*INPUT*.
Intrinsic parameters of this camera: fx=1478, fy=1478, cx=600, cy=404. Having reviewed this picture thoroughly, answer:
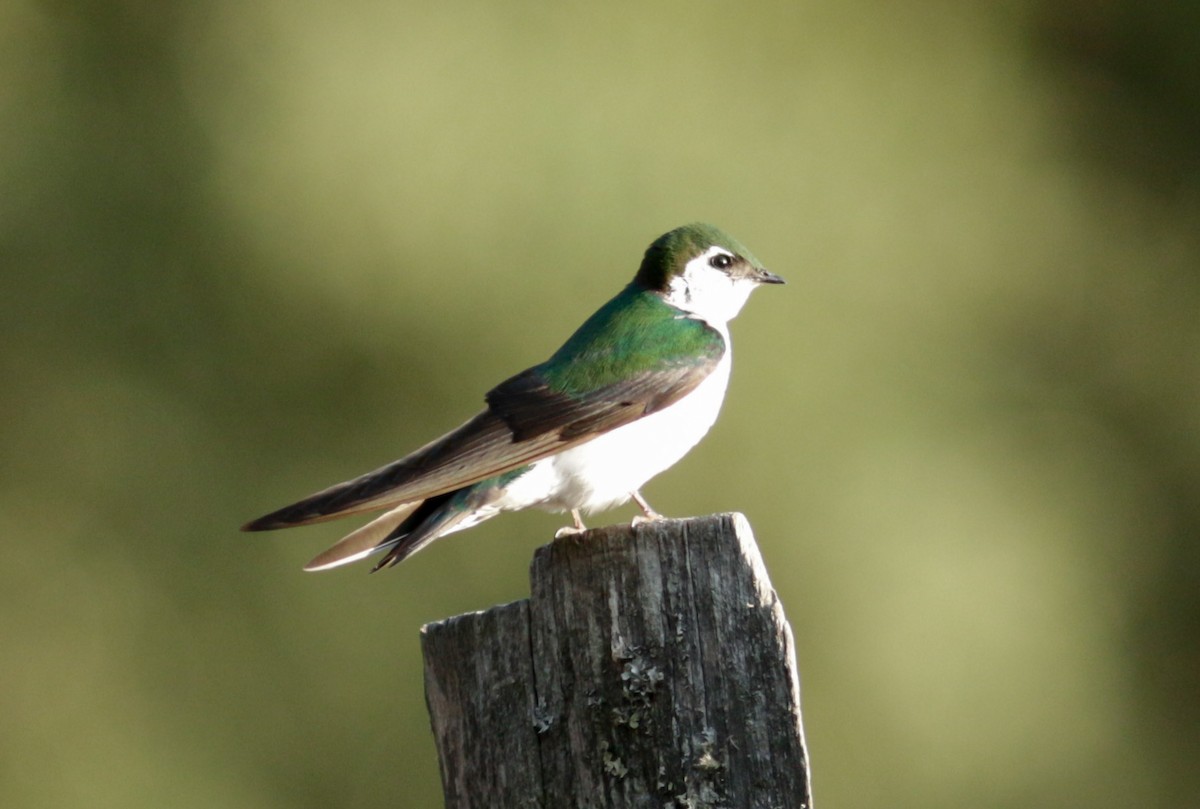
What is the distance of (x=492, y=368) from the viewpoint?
8500mm

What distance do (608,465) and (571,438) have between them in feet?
0.55

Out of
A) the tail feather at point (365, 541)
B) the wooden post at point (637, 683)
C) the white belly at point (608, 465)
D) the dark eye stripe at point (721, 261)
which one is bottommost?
the wooden post at point (637, 683)

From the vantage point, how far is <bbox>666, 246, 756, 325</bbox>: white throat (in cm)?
521

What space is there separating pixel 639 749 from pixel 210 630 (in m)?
7.09

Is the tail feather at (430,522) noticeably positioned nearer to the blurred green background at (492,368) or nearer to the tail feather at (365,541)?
the tail feather at (365,541)

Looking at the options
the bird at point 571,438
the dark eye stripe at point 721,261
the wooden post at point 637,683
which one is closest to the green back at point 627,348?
the bird at point 571,438

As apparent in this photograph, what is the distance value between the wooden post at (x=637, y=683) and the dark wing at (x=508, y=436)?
677mm

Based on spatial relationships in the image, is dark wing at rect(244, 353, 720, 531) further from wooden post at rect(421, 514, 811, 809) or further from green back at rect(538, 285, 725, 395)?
wooden post at rect(421, 514, 811, 809)

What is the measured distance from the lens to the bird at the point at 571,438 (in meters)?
3.81

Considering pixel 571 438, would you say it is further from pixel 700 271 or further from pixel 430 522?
pixel 700 271

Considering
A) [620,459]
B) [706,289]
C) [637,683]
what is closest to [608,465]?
[620,459]

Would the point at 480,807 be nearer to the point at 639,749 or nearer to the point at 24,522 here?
the point at 639,749

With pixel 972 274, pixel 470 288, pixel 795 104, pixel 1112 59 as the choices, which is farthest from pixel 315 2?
pixel 1112 59

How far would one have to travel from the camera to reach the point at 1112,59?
11.4 m
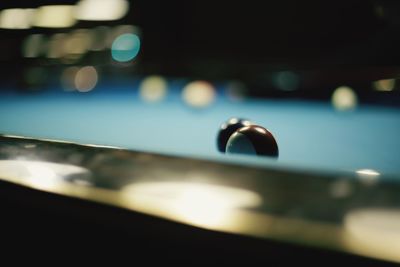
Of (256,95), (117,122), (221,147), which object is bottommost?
(221,147)

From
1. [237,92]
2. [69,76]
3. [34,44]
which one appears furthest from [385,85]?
[34,44]

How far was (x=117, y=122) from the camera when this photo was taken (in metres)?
2.61

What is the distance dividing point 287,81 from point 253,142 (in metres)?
2.96

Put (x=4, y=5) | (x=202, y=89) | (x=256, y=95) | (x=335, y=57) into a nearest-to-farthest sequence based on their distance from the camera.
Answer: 1. (x=202, y=89)
2. (x=256, y=95)
3. (x=335, y=57)
4. (x=4, y=5)

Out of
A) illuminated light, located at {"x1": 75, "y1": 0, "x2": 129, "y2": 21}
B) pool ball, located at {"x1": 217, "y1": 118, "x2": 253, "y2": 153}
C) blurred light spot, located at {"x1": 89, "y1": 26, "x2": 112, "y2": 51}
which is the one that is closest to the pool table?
pool ball, located at {"x1": 217, "y1": 118, "x2": 253, "y2": 153}

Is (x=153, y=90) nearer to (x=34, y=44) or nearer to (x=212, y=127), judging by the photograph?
(x=212, y=127)

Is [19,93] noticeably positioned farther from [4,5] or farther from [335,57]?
[4,5]

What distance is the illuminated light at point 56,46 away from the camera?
1002 centimetres

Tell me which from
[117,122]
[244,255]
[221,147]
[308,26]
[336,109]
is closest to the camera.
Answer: [244,255]

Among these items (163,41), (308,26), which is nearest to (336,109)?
(308,26)

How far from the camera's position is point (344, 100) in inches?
130

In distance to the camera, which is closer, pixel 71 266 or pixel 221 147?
pixel 71 266

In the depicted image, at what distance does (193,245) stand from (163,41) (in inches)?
311

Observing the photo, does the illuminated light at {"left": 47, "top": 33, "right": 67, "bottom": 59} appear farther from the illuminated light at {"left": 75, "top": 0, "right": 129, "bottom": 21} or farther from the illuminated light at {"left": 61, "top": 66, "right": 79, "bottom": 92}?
the illuminated light at {"left": 61, "top": 66, "right": 79, "bottom": 92}
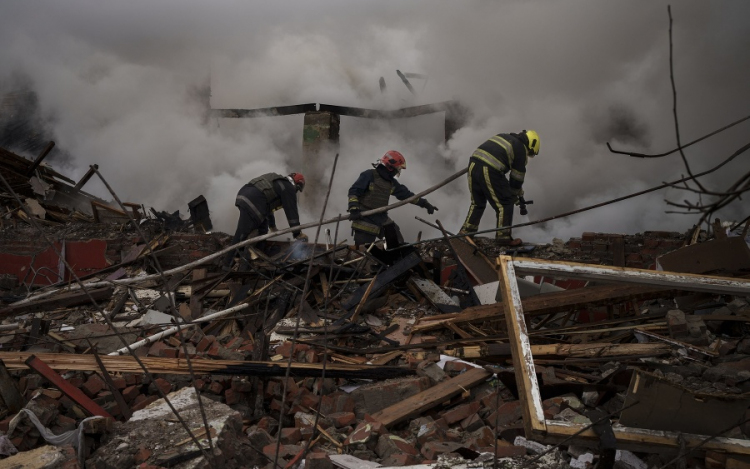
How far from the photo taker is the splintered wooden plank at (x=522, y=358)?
2.43 meters

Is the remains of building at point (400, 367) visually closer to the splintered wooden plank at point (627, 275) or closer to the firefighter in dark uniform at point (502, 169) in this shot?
the splintered wooden plank at point (627, 275)

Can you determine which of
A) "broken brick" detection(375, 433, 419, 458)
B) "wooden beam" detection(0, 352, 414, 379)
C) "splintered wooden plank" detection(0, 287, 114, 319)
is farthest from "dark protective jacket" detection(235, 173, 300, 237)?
"broken brick" detection(375, 433, 419, 458)

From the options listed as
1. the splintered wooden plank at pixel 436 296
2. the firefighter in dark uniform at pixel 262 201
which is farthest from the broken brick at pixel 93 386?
the firefighter in dark uniform at pixel 262 201

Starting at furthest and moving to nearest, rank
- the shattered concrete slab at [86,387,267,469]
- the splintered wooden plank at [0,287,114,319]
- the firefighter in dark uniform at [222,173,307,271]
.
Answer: the firefighter in dark uniform at [222,173,307,271], the splintered wooden plank at [0,287,114,319], the shattered concrete slab at [86,387,267,469]

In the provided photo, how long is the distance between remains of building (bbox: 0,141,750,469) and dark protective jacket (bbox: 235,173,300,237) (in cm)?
104

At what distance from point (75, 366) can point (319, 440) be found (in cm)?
166

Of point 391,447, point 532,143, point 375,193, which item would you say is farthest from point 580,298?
point 375,193

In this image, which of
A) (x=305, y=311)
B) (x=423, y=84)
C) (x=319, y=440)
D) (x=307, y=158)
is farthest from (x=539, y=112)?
(x=319, y=440)

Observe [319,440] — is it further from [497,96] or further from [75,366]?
[497,96]

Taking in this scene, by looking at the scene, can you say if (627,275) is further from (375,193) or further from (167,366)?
(375,193)

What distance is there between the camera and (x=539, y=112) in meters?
12.1

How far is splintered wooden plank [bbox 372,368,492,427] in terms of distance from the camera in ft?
12.0

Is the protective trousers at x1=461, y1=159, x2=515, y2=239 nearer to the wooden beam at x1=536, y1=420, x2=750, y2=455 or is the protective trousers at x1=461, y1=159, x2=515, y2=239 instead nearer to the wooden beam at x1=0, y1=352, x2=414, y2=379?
the wooden beam at x1=0, y1=352, x2=414, y2=379

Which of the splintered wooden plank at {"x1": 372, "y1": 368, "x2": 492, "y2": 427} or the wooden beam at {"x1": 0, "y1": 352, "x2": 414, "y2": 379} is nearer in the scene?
the splintered wooden plank at {"x1": 372, "y1": 368, "x2": 492, "y2": 427}
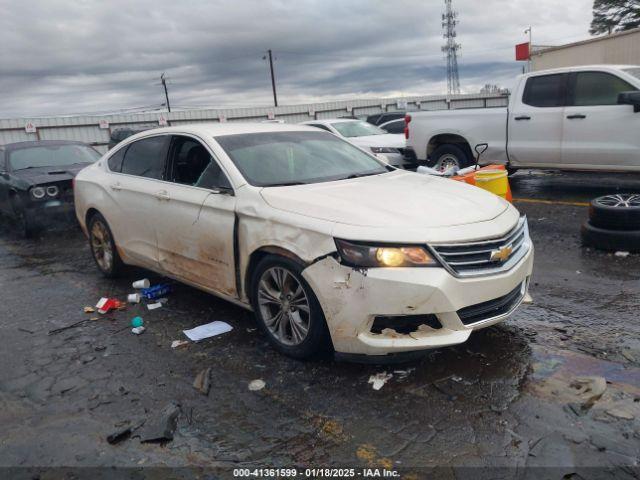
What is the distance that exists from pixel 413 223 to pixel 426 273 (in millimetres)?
346

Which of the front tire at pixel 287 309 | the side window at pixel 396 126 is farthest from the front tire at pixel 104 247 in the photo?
the side window at pixel 396 126

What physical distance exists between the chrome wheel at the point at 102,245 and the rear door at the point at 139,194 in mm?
285

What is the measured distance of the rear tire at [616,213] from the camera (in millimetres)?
5668

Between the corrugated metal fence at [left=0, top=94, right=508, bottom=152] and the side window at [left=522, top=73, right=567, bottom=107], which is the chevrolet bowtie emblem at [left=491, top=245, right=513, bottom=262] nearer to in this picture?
the side window at [left=522, top=73, right=567, bottom=107]

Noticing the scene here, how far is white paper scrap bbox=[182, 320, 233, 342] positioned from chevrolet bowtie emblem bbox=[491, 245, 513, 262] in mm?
2197

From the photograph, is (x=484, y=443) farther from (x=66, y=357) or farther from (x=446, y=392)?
(x=66, y=357)

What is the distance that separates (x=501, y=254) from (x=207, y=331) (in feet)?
7.83

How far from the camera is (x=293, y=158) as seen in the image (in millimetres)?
4551

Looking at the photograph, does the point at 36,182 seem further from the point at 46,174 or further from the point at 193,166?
the point at 193,166

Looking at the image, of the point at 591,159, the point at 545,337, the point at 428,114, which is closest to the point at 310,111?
the point at 428,114

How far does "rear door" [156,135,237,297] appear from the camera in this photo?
412 cm

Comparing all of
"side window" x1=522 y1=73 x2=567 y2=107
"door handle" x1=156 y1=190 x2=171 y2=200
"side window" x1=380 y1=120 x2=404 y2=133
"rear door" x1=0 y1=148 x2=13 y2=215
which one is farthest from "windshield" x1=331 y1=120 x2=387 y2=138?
"door handle" x1=156 y1=190 x2=171 y2=200

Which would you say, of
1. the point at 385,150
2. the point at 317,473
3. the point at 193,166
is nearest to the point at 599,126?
the point at 385,150

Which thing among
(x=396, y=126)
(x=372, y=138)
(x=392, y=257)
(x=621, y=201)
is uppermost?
(x=396, y=126)
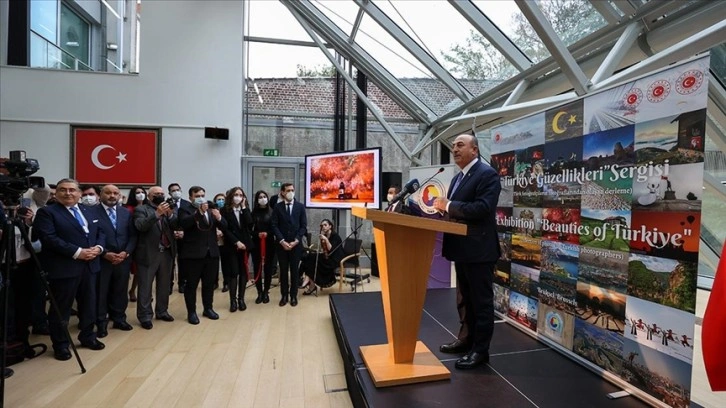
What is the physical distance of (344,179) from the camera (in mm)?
5848

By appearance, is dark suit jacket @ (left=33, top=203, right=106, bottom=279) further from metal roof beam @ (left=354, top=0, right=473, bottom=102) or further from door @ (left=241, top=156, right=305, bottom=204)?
metal roof beam @ (left=354, top=0, right=473, bottom=102)

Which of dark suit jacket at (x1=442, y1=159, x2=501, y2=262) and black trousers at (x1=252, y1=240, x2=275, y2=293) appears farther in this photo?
black trousers at (x1=252, y1=240, x2=275, y2=293)

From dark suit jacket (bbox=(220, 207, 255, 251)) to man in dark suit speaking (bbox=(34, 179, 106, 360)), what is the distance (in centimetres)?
134

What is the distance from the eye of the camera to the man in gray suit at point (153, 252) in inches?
150

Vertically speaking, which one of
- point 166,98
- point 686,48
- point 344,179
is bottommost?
point 344,179

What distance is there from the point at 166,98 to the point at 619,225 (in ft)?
22.8

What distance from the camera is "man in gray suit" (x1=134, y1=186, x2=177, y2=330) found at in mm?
3809

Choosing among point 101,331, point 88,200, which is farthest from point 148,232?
point 101,331

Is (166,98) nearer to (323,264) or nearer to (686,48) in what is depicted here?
(323,264)

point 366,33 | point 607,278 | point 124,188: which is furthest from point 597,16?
point 124,188

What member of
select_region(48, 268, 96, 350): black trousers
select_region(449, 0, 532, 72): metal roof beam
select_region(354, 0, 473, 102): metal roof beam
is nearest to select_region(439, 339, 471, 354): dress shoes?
select_region(48, 268, 96, 350): black trousers

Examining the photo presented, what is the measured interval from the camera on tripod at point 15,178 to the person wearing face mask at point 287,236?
2.54 metres

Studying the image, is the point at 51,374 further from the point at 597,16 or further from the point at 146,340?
the point at 597,16

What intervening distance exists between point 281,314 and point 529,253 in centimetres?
285
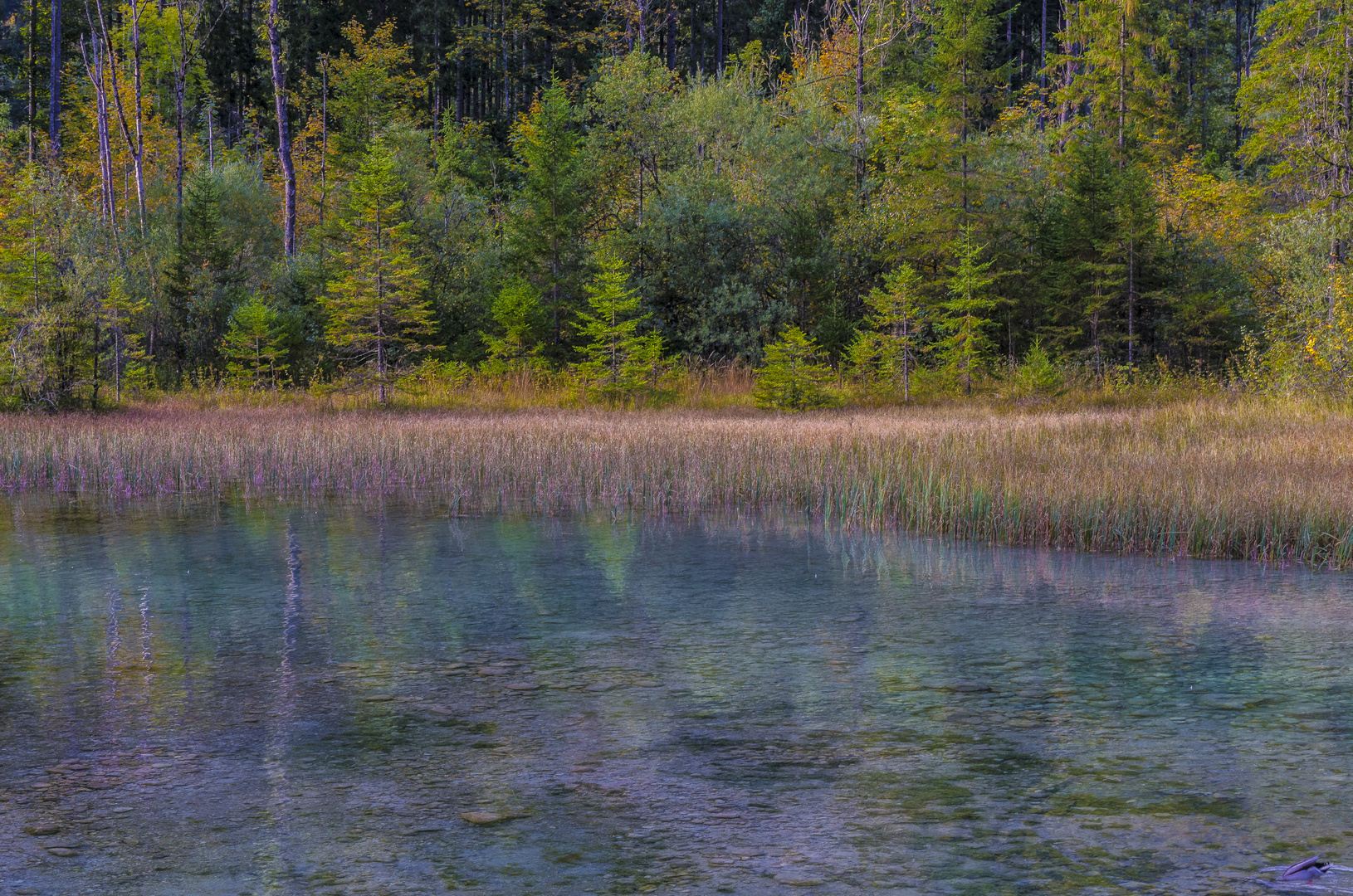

*REQUIREMENTS*. Pull out each line of the listing above that contains the word "shattered".

*TASK OUTPUT*.
- the shattered concrete slab at [86,387,267,469]
Answer: the firefighter in dark uniform at [222,173,307,271], the splintered wooden plank at [0,287,114,319], the shattered concrete slab at [86,387,267,469]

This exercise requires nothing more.